The purpose of the study is to assess the effects of BMS-986278 on Drospirenone (DRSP) and Ethinyl Estradiol (EE) when administered as a combined oral contraceptive in healthy female participants.

Phase:

Phase 1

Accepts Healthy Volunteers?

Accepts Healthy Volunteers

Details

Lead Sponsor:

Bristol-Myers Squibb

Treatments:

Drospirenone
Drospirenone and ethinyl estradiol combination
Estradiol
Ethinyl Estradiol

Criteria

Inclusion Criteria:

- Body mass index between 18.0 and 32.0 kilograms/meter square (kg/m^2), inclusive.

- Body weight ≥ 45 kg.

- Healthy females, as determined by physical examination and clinical laboratory
assessments (including chemistry, hematology, coagulation, and urinalysis) within the
normal range at the screening visit and on Day -1, as applicable.

Exclusion Criteria:

- Any significant acute or chronic medical illness.

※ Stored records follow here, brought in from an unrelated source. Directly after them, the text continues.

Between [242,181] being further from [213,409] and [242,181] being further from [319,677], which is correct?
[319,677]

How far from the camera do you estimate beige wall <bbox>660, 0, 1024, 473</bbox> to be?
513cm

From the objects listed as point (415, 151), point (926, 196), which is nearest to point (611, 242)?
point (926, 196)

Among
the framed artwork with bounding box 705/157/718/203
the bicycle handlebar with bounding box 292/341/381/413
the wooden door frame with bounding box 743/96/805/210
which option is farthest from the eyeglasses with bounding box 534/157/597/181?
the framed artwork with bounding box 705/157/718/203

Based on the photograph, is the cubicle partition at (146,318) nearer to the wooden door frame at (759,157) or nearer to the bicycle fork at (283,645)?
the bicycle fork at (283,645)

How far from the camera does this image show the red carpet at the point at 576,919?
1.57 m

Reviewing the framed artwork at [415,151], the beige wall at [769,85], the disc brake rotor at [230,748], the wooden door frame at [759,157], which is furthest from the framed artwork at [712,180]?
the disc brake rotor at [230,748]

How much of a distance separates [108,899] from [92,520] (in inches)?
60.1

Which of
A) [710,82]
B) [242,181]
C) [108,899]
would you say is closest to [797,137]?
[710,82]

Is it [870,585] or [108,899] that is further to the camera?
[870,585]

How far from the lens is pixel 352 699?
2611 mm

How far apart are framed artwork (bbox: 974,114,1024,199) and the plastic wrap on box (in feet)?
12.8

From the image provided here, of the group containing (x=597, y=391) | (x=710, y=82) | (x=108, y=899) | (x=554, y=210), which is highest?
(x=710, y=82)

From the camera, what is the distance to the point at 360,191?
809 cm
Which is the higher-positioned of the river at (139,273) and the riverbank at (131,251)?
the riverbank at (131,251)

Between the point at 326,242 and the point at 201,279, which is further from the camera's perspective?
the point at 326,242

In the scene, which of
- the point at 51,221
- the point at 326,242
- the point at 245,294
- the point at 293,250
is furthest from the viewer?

- Any gastrointestinal (GI) disease or surgery (including cholecystectomy) or other
procedures (eg, bariatric procedures) that could affect drug absorption, distribution,
metabolism, and excretion. Note: Appendectomy is allowed (12 months prior to
screening).

- Any other clinically significant medical, psychiatric, and/or social reason, or other
active issues, especially eye issues, as determined by the investigator.

Note: Other protocol-defined inclusion/exclusion criteria apply.